The amendments introduced a system of pre-publication classification for publications other than bona fide newspapers where such publication contains sexual conduct, which “violates or shows disrespect for the right to human dignity of any person; degrades a person; or constitutes incitement to cause harm”.

The process also saw harsh criminal penalties for non-compliance.

Sanef chairperson of media freedom and Mail & Guardian editor-in-chief Nic Dawes said: “The amendments to the Act imposed extremely onerous pre-publication screening requirements on almost all publishers and were a drastic invasion into free speech and editorial independence.”

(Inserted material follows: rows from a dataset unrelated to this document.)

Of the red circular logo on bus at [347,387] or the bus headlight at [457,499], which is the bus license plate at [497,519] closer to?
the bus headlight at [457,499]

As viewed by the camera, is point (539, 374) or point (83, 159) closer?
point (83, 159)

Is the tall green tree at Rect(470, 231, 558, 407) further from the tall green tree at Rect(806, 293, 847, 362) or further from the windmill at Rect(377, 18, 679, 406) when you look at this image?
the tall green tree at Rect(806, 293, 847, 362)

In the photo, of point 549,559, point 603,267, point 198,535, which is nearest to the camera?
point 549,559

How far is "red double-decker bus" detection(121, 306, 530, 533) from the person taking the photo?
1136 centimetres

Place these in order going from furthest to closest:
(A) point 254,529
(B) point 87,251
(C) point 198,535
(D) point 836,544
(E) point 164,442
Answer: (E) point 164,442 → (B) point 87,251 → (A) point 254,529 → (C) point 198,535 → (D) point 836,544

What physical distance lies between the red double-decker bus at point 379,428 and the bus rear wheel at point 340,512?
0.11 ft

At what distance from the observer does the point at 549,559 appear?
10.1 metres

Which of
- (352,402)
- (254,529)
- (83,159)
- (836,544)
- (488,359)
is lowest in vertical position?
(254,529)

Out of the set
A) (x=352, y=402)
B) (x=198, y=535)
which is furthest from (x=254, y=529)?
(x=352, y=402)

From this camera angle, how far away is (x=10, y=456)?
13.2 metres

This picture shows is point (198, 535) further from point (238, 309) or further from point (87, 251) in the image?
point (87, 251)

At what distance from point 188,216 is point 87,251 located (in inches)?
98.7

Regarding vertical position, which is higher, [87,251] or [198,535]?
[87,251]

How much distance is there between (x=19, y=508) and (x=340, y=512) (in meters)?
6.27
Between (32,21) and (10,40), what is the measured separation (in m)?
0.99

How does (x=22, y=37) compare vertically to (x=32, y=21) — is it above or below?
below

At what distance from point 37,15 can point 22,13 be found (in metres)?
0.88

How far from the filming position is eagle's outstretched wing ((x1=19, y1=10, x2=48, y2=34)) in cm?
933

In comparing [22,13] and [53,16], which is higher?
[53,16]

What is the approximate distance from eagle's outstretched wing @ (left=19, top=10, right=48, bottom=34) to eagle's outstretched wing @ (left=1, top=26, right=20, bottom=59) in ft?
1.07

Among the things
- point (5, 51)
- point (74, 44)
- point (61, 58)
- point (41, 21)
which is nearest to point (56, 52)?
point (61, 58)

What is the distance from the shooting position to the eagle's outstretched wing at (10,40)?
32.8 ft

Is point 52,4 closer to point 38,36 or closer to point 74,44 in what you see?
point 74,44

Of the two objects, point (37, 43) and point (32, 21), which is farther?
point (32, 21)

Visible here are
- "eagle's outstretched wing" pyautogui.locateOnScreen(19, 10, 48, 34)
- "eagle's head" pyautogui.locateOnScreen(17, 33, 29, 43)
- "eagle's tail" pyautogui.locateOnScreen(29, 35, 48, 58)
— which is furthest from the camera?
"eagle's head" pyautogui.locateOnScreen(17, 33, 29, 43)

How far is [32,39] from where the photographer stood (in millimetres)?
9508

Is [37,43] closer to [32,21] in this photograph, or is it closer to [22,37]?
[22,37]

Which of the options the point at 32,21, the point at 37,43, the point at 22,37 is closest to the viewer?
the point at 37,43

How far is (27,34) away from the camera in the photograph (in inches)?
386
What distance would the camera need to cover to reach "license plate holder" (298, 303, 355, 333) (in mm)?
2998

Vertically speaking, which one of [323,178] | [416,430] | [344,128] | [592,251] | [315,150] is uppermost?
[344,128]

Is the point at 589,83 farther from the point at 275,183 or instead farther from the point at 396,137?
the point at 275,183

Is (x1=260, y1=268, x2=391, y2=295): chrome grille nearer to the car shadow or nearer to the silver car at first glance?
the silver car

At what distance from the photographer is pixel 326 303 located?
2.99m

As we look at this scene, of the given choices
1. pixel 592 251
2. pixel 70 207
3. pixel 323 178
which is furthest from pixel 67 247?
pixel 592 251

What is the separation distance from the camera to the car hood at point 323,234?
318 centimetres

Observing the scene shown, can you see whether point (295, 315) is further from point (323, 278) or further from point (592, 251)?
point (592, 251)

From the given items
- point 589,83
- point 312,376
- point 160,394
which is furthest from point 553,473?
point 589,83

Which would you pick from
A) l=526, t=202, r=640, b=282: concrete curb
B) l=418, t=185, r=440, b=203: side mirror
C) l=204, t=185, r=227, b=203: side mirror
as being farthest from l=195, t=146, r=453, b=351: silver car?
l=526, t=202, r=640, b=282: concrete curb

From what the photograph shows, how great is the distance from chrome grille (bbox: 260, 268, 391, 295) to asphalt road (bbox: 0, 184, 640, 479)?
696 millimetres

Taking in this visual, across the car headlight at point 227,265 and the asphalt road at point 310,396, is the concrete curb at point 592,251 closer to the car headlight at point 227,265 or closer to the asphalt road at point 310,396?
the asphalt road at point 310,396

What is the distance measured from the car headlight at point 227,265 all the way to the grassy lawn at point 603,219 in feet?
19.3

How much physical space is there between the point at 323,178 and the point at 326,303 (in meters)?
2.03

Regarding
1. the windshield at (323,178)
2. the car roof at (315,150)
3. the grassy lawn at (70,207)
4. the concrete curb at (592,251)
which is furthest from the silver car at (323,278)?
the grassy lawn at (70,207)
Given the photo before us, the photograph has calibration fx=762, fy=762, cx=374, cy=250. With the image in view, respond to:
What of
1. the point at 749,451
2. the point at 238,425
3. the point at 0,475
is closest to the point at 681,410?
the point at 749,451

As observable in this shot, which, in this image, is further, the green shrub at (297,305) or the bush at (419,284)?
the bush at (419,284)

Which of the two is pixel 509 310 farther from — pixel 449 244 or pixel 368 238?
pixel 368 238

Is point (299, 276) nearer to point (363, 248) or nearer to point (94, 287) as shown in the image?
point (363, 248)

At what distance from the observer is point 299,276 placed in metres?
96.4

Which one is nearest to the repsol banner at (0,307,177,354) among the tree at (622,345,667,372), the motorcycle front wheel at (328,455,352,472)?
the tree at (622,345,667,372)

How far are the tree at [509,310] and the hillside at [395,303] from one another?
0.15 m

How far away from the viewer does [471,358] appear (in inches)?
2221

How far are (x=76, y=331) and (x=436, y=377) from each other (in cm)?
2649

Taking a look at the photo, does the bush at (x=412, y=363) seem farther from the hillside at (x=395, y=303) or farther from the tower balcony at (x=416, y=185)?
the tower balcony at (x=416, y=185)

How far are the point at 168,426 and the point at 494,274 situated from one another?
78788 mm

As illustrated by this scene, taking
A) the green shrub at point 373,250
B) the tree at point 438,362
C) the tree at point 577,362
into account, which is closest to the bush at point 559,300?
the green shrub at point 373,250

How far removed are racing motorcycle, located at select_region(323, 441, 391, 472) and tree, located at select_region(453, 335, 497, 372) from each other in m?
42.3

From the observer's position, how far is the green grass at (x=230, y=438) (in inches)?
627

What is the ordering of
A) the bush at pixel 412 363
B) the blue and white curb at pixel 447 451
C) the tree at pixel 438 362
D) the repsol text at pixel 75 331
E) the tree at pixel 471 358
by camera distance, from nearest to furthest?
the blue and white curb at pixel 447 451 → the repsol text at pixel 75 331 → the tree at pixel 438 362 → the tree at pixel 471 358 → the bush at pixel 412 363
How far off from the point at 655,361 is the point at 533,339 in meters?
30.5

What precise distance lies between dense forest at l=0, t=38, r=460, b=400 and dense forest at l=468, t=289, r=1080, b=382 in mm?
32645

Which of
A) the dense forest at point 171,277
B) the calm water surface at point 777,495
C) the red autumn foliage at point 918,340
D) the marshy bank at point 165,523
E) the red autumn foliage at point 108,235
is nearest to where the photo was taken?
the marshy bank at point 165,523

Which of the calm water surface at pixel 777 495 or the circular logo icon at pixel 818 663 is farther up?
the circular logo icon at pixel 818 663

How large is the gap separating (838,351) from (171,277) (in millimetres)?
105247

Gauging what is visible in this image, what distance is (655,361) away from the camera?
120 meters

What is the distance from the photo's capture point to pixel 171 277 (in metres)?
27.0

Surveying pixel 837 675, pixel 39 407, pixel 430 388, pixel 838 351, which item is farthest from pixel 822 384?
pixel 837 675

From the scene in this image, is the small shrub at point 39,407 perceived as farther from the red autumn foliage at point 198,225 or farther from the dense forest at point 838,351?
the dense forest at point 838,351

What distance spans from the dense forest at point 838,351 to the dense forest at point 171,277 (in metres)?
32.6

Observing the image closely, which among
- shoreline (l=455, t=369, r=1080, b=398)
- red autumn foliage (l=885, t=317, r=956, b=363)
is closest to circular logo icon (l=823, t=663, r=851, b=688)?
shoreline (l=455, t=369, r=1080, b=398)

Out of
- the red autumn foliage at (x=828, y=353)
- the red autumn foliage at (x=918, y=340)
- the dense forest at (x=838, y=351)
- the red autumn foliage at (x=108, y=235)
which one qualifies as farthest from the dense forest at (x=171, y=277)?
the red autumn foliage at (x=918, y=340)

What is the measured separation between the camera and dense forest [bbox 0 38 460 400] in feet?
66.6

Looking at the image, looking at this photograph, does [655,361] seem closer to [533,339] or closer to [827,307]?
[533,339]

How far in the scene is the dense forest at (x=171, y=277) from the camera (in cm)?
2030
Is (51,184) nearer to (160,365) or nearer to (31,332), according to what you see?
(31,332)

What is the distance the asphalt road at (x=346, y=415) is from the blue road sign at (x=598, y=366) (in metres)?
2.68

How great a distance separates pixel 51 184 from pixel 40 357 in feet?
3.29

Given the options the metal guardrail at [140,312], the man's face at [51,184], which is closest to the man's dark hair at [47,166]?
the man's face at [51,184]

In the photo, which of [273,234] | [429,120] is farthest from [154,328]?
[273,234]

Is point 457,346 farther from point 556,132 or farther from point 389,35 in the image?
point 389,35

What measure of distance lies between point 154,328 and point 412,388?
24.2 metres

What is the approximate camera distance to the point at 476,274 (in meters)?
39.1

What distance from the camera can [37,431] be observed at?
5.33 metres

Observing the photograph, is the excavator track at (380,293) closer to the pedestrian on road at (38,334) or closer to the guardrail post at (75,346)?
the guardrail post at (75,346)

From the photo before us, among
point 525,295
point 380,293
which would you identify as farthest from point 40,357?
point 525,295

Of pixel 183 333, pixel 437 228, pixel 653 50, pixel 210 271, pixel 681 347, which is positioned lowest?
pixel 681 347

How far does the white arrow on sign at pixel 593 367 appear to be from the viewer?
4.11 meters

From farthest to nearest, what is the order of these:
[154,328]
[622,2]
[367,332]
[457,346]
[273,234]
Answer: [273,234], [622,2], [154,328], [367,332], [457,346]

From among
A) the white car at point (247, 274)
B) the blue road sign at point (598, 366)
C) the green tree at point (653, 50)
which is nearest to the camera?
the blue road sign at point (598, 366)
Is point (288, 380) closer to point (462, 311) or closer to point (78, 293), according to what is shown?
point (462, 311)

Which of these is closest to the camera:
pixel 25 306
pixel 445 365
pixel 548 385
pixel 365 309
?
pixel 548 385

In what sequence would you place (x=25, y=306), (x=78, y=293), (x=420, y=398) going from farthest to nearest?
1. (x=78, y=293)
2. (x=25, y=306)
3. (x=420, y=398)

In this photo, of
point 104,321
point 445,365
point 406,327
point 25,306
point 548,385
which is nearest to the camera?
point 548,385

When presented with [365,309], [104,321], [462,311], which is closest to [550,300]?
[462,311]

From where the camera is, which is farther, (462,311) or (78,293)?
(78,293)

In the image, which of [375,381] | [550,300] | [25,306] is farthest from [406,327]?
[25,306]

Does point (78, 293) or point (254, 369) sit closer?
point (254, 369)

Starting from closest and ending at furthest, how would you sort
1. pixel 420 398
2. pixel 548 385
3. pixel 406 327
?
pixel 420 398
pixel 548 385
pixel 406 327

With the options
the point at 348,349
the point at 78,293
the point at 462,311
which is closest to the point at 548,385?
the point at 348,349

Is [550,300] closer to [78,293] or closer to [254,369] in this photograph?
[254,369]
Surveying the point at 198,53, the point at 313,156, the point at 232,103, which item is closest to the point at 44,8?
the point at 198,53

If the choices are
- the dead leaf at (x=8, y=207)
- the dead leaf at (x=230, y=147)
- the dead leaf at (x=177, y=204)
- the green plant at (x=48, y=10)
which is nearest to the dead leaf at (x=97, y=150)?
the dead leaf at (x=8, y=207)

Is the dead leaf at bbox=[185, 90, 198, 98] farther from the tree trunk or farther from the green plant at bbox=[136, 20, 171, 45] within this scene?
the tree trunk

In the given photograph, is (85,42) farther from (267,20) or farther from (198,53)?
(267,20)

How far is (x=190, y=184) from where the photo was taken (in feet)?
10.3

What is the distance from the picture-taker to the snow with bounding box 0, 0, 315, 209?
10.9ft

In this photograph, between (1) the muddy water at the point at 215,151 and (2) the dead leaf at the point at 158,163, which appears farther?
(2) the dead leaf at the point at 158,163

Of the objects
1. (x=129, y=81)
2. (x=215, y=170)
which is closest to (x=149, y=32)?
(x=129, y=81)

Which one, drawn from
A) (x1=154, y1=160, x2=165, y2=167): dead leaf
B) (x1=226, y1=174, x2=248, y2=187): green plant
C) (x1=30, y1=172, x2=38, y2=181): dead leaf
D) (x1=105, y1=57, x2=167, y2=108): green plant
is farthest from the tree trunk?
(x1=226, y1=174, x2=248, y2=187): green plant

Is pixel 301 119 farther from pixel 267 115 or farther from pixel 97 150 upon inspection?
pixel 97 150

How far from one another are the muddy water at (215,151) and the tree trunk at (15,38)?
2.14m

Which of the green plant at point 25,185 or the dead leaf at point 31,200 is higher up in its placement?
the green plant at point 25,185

The amendments targeted the publication of magazines specifically which were argued to have little record of self-regulation and were randomly published — sometimes by those who did not fall within the codes of conduct regulating Print Media South Africa and Sanef.

Judge Rami Mathopo found these distinctions untenable because publications such as the Mail & Guardian and Financial Mail — both weekly papers — were subject to the same system of self-regulation and complied with the code of conduct.

Mathopo said, “It is probably no exaggeration to say that in all probability, democracy cannot survive in the absence of freedom of expression … I have no doubt that timeous communication is essential in a democratic system, for absent the right to receive, impart and give expression to information and ideas, there can be no meaningful talk or debates of liberal democracy.”

He added: “Consequently, in a democratic society a system of prior restraint based on executive approval will operate as greater deterrent to freedom of expression and cause damage to fundamental democratic rights”.

Mathopo stated that because of the nature of news, even a short delay in the release of information would deprive it of its value and interest. He said the media provided full and detailed media coverage of current affairs and that this served the community as a whole.

The judge found that the amendments were unconstitutional and that to remedy this, the section could only be applied where a publication advocated or promoted sexual conduct as opposed to merely containing it.

“The judgement is an important addition to the growing body of South African law which places freedom of speech and of the media at the centre of our democratic dispensation,” said Dawes.

President of PMSA, Hoosain Karjieker, said that the industry was pleased with the positive outcome of the court challenge which was the culmination of five years of struggle with the legislation. “It is not only a win for the print media industry but also for freedom of expression and democracy.”